= Kutipan Sumber =

☆ ☆ ☆ ☆ ☆ ☆ ☆

Tokoh Muda Inspiratif Kompas #24
Fadjroel Rahman – Pegiat antikorupsi, calon Presiden independen 2009
Pada
28 Oktober lalu, tepat 81 tahun Sumpah Pemuda, tokoh mahasiswa Institut
Teknologi Bandung, 1978, M Fadjroel Rachman, yang pernah mendekam di LP
Sukamiskin, Jawa Barat, oleh rezim Orde Baru, mendeklarasikan diri
kembali menjadi calon presiden independen tahun 2014. SUHARTON
Ini merupakan deklarasi kedua Fadjroel sebagai calon presiden
(capres) setelah deklarasi pertama Februari 2009. Waktu itu
pencalonannya kandas setelah Mahkamah Konstitusi menolak uji materinya
terhadap capres perseorangan atau independen.
Kini, didukung gerakan nasional independen, Fadjroel maju kembali
sebagai capres. Ia mengaku tak ingin mencari keuntungan sendiri menjadi
capres RI, tetapi ingin mengembalikan hak konstitusional warga lainnya
bisa maju sebagai capres.

☆ ☆ ☆ ☆ ☆ ☆ ☆

(Data soal penalaran spasial)
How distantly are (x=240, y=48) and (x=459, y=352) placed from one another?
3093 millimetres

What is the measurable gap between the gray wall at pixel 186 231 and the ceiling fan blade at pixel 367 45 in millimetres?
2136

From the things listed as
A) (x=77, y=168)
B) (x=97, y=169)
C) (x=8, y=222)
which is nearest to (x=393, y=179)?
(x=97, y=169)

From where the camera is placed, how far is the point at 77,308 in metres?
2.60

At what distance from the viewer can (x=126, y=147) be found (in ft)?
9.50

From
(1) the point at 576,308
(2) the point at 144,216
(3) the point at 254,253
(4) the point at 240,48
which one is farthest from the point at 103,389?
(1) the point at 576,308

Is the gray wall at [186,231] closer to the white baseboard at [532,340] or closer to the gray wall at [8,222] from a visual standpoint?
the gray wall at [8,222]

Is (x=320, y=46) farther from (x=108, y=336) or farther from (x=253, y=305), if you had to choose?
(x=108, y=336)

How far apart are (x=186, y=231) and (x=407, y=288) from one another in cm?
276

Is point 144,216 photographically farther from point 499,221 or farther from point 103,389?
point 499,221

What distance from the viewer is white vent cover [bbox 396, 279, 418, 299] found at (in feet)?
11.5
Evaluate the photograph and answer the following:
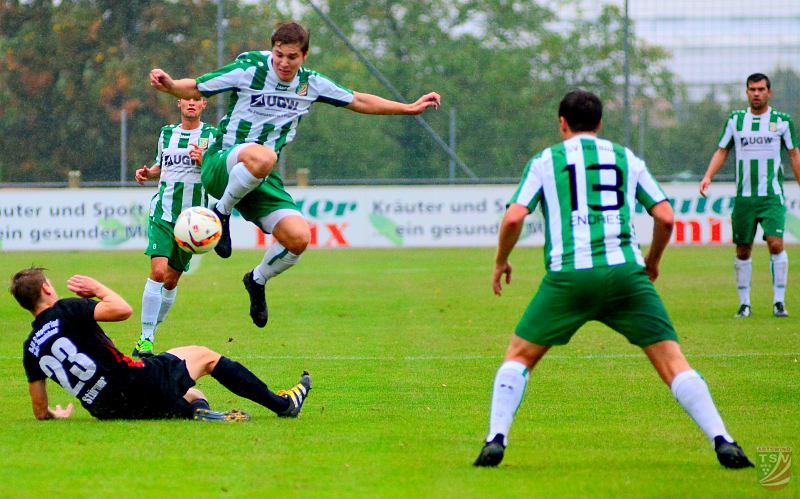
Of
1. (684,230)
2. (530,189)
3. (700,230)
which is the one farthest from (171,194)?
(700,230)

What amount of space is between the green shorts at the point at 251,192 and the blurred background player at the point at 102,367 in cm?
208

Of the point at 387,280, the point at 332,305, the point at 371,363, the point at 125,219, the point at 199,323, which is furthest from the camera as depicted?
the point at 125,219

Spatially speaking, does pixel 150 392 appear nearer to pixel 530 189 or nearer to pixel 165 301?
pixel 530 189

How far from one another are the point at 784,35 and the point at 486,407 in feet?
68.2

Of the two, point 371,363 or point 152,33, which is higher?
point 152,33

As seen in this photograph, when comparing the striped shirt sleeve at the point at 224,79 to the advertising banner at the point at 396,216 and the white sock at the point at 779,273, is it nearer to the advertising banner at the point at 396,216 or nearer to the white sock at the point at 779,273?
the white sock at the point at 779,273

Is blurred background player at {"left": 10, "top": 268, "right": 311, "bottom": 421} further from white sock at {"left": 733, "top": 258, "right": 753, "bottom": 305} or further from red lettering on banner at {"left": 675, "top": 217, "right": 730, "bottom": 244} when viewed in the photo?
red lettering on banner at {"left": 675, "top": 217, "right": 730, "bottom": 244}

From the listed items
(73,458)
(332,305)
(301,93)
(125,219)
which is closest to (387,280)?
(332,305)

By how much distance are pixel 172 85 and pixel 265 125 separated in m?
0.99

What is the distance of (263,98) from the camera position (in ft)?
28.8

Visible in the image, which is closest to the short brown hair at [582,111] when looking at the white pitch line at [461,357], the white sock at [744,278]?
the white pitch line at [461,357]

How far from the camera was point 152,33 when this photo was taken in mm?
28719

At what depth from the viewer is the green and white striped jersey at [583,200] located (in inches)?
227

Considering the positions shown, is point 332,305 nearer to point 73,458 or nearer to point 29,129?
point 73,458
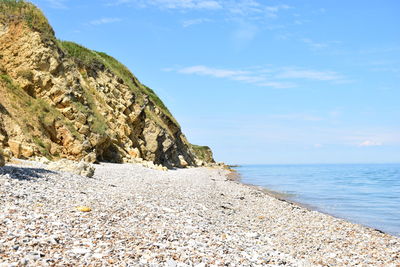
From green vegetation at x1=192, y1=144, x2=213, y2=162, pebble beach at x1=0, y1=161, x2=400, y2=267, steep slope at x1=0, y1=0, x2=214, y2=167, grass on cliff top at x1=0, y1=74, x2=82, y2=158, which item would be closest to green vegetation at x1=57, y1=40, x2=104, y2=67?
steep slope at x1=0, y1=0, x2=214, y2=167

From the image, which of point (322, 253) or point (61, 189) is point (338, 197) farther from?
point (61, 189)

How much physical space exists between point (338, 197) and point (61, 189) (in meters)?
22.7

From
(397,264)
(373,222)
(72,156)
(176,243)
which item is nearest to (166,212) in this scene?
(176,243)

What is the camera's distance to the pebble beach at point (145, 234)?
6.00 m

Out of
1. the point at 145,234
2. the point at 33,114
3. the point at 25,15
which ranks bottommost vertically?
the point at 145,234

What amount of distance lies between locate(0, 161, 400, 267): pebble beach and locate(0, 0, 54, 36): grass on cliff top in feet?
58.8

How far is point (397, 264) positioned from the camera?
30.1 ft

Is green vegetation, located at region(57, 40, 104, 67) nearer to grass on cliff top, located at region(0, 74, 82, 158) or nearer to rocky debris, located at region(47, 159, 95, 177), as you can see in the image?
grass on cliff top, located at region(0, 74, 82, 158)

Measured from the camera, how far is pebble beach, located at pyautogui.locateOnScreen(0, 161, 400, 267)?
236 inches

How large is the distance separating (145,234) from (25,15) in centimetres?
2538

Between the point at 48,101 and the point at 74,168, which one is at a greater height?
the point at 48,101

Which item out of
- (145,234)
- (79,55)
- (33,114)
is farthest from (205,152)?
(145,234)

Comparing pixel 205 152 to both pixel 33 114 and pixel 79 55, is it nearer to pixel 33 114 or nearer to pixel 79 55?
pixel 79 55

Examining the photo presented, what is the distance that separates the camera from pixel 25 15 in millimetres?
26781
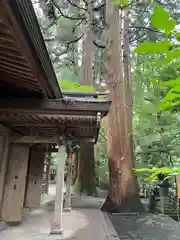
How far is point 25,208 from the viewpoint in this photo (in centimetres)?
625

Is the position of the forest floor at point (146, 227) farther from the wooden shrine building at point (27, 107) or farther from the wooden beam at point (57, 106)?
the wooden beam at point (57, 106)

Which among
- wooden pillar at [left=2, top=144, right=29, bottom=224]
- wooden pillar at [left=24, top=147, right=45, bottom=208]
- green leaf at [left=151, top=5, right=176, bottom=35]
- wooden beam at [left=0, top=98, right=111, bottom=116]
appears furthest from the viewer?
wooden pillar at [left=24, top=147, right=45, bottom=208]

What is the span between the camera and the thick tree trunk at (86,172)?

☆ ☆ ☆ ☆ ☆ ☆ ☆

= Tugas yang Dikerjakan =
1. Sebutkan semua tahun berbeda yang ditulis dengan angka dalam kutipan sumber.
2. Ekstrak dan salin tanpa perubahan baris-baris data, mulai dari baris yang memuat "Which among" sampai baris terakhir data.

= Jawaban yang Diberikan =
1. 1978, 2009, 2014

2.
Which among
- wooden pillar at [left=2, top=144, right=29, bottom=224]
- wooden pillar at [left=24, top=147, right=45, bottom=208]
- green leaf at [left=151, top=5, right=176, bottom=35]
- wooden beam at [left=0, top=98, right=111, bottom=116]
appears furthest from the viewer?
wooden pillar at [left=24, top=147, right=45, bottom=208]

What is the span between the camera and the thick tree trunk at (86,172)?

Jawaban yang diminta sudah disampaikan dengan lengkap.